TASK SET ▸
**a.** Print the leadership training article word for word, starting at "In 2025, in" and ending at "often improves knowledge.".
**b.** Go on writing the leadership training article from the point where it stops.

SELECTED PASSAGE ▸
■ ■ ■ ■ ■ ■ ■

Why Most Leadership Training Fails (And What Actually Improves Team Performance)
Why Most Leadership Training Fails (And What Actually Changes Behaviour)
By Andy Nisevic
Leadership development has become one of the most common investments organisations make in their people.
In 2025, in the UK alone, companies spent approximately £7.5Billion on leadership programmes, workshops, and training courses designed to develop managers into stronger leaders.
The logic behind this investment seems obvious.
Better leaders should create better teams.
Better teams should produce better results.
Yet despite the scale of this investment, one uncomfortable reality keeps appearing in the research:
Most leadership training does not significantly change behaviour.
Not long-term.
Not at scale.
And not in ways that measurably improve organisational performance.
That may sound controversial, but the evidence behind it is remarkably consistent.
When you examine the research on training transfer, behaviour change, and team performance, a clear pattern emerges.
Leadership training often improves knowledge.
But organisational performance improves only when behaviour changes.
And behaviour rarely changes from training alone.
The Leadership Development Paradox
Organisations invest heavily in leadership development for a simple reason: leaders shape performance.

■ ■ ■ ■ ■ ■ ■

LISTED ENTRIES ▸

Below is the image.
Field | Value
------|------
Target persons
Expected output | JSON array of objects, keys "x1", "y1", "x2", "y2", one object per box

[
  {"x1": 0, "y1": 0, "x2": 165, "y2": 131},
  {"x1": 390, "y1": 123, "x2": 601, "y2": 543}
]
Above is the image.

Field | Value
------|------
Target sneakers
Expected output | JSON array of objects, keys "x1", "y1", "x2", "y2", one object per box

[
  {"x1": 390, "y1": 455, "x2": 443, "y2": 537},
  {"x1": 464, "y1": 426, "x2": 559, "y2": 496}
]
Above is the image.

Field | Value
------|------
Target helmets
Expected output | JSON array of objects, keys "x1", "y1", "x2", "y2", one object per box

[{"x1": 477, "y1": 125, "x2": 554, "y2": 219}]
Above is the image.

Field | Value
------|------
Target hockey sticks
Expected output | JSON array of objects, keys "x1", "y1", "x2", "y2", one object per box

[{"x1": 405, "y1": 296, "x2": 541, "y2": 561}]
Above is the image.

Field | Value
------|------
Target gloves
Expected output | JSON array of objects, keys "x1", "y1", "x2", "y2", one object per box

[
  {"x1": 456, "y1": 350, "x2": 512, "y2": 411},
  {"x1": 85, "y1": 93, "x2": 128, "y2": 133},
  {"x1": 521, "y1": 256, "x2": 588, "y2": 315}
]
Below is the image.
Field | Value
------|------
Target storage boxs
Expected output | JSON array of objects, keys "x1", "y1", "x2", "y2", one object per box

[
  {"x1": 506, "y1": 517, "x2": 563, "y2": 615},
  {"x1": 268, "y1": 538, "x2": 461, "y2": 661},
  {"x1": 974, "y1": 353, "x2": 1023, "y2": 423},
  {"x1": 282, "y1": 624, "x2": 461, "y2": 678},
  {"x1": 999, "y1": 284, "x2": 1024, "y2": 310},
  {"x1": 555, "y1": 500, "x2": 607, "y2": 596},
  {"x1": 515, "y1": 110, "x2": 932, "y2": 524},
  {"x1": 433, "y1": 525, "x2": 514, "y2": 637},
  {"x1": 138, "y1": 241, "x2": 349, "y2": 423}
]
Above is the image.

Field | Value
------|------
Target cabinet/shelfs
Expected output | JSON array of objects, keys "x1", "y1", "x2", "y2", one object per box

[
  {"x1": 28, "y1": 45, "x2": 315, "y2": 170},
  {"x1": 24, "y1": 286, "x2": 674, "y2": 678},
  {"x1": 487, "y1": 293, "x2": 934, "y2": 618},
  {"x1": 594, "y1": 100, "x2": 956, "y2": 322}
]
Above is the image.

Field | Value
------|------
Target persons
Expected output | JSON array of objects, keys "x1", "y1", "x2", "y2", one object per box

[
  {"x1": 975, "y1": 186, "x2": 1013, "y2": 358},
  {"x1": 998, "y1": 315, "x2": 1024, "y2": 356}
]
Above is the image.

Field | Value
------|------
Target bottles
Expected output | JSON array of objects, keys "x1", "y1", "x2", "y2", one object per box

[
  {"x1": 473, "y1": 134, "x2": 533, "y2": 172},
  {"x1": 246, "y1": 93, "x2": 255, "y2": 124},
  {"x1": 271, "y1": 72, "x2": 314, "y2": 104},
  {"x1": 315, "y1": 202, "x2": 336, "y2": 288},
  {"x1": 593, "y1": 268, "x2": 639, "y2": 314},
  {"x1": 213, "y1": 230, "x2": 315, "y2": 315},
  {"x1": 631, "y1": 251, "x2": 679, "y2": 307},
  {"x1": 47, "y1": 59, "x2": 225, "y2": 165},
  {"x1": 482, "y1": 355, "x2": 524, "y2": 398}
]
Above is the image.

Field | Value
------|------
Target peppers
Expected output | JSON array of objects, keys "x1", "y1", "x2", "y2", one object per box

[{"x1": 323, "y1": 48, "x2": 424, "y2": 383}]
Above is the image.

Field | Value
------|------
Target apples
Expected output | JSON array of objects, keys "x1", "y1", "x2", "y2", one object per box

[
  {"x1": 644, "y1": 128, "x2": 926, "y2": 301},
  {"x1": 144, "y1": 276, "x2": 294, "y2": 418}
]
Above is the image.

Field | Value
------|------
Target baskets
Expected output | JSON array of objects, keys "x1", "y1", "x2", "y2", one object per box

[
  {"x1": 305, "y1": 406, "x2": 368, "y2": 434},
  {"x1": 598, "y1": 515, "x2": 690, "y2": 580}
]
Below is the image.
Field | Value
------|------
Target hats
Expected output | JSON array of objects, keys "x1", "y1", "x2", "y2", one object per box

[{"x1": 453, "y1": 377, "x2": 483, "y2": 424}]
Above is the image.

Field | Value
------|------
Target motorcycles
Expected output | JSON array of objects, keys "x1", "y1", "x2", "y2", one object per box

■ ■ ■ ■ ■ ■ ■

RESPONSE LIST ▸
**a.**
In 2025, in the UK alone, companies spent approximately £7.5Billion on leadership programmes, workshops, and training courses designed to develop managers into stronger leaders.
The logic behind this investment seems obvious.
Better leaders should create better teams.
Better teams should produce better results.
Yet despite the scale of this investment, one uncomfortable reality keeps appearing in the research:
Most leadership training does not significantly change behaviour.
Not long-term.
Not at scale.
And not in ways that measurably improve organisational performance.
That may sound controversial, but the evidence behind it is remarkably consistent.
When you examine the research on training transfer, behaviour change, and team performance, a clear pattern emerges.
Leadership training often improves knowledge.

**b.**
They influence:
Team productivity.
Decision speed.
Collaboration.
Conflict management.
Engagement.
Accountability.
In theory, improving leadership capability should therefore improve organisational performance.
But reality rarely plays out that way.
Research into training transfer consistently shows that only a small portion of training actually changes workplace behaviour.
A large meta-analysis of training transfer conducted by researchers including Baldwin and Ford found that only 10 – 40% of training is ever applied in the workplace.
When you consider the £7.5Billion spent on Leadership Development in the UK alone in 2025, that suggests up to £6.75Billion was invested with little behavioural impact.
The problem is not necessarily the quality of the training itself.
The problem is that most learning never becomes behaviour.
What Happens to Leadership Training Over Time
Even when training initially changes behaviour, the effect tends to fade.
Research on leadership development programmes often shows a pattern similar to this:
Immediately after training, behaviour improves.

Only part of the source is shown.